▸ **SOURCE TEXT**
Etienne Balibar: Populism in the American Mirror

As I was teaching in the US this autumn term both during and after the presidential elections, all my friends, students and colleagues would sooner or later ask me the same question: who is next? Do you think that Le Pen will win the French election in May?

Deploying various scenarios stretching from a kind of domino theory whereby each “liberal government” that crashes destabilizes the next one, to a contagion spread by the ruin of the distributive social policies that are universally targeted by neoliberalism, they tended to view Brexit as a prefiguration of the new “surprise” result. Clinton’s defeat together with Renzi’s fall and Hollande’s defection became aspects of the same disaggregation of the “center left”.

The defeat of the neo-fascist right in the Austrian presidential election appeared as a brief respite, and Poland’s civic demonstrations against the Kaczynski regime, a fragile element of resistance. The strategic question (this was before the recent murder rampage in Berlin) would be: will Merkel “stand her ground” before the offensive of the xenophobic alliance attacking her opening of the borders for the Syrian refugees last year (“Wir schaffen das”)?

Returning to Europe, I can see that the same questions are in dispute on this side of the Atlantic as well. And the category around which analyses or speculations revolve is always “populism”, with its deep ambivalence and its range of antithetic applications.

Revelatory Atlantic mirror: I agree that Europe (meaning in practice the European Union, of which, note well, the UK is still a member, albeit with diminished prerogatives in anticipation of Brexit, should it ever take place) and the United States are holding up a revelatory mirror to each other. The differences are obvious, and they are well-known.

▸ **COLLECTED MATERIAL**

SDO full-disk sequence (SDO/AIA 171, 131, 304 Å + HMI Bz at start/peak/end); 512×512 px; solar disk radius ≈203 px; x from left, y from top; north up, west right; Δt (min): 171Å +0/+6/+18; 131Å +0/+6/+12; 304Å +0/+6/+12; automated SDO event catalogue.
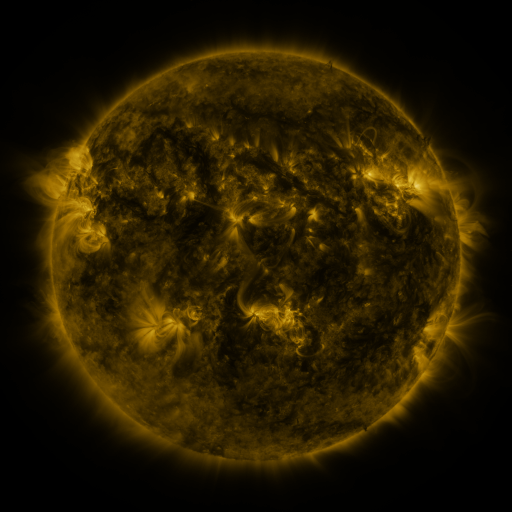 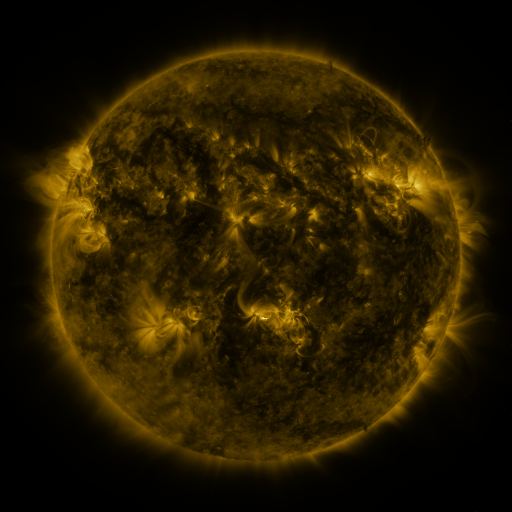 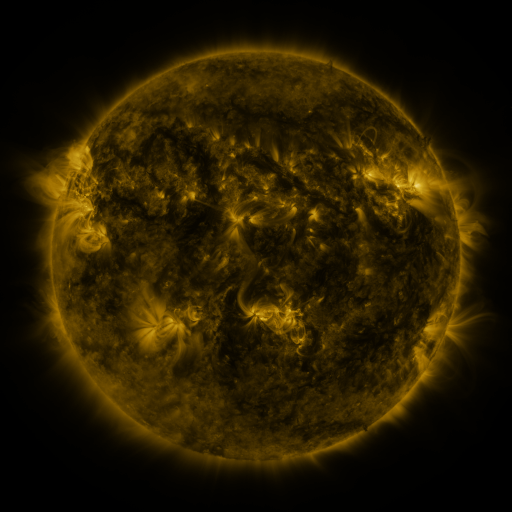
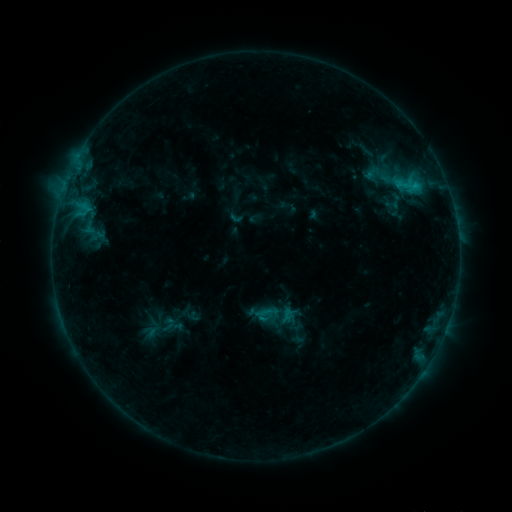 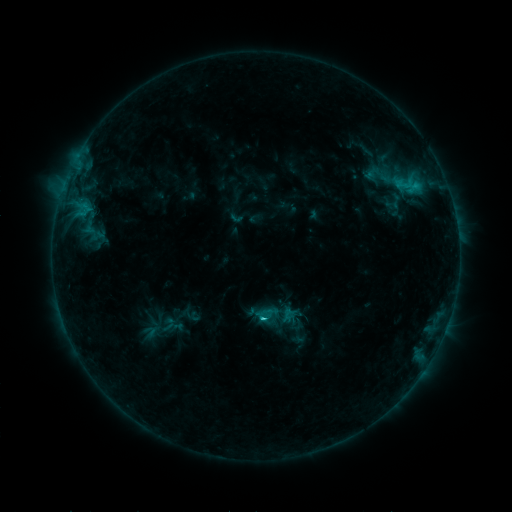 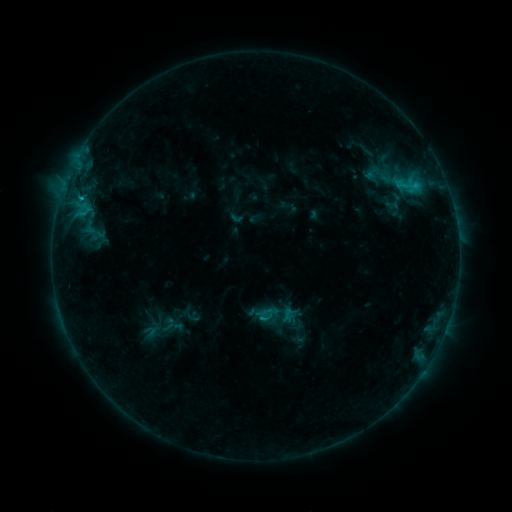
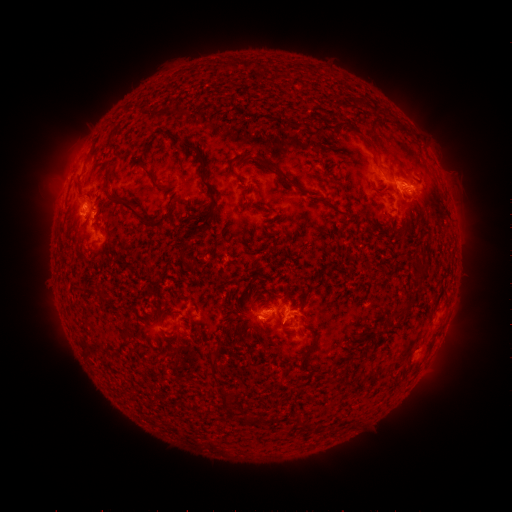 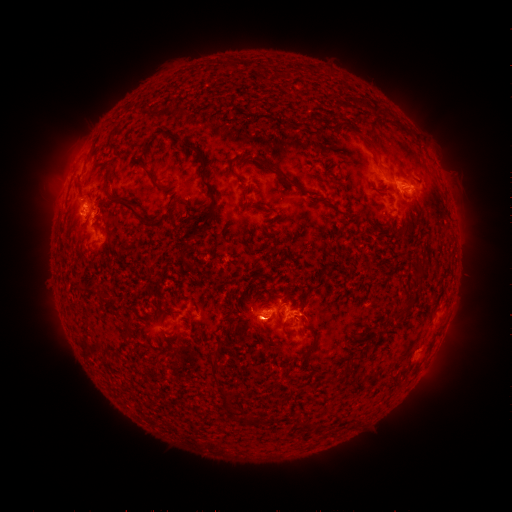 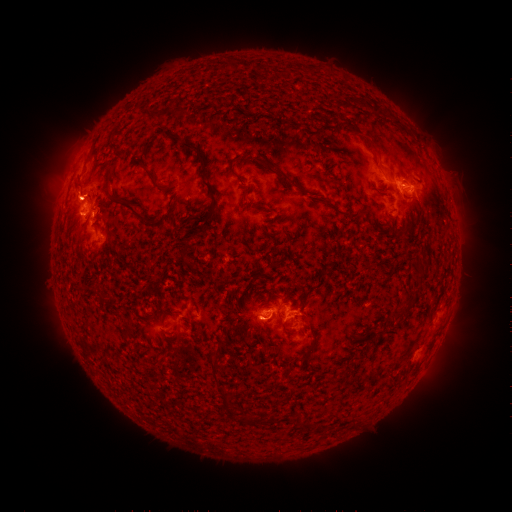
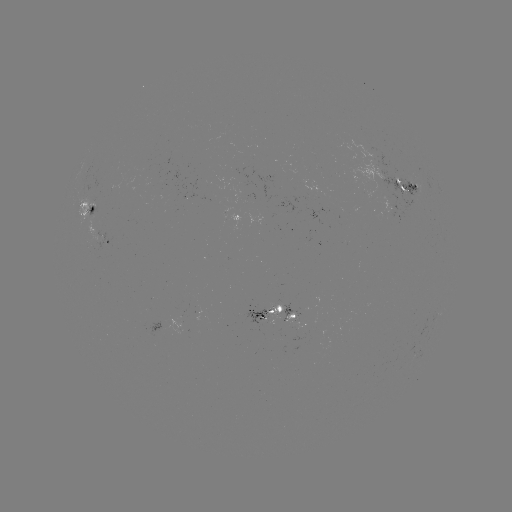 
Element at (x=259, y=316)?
C1.3 flare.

▸ **YOUR GOAL**
Copy word for word the stretch of the populism essay from "Returning to Europe, I" through "they are well-known.".

▸ **RESULT OF THIS EXERCISE**
Returning to Europe, I can see that the same questions are in dispute on this side of the Atlantic as well. And the category around which analyses or speculations revolve is always “populism”, with its deep ambivalence and its range of antithetic applications.

Revelatory Atlantic mirror: I agree that Europe (meaning in practice the European Union, of which, note well, the UK is still a member, albeit with diminished prerogatives in anticipation of Brexit, should it ever take place) and the United States are holding up a revelatory mirror to each other. The differences are obvious, and they are well-known.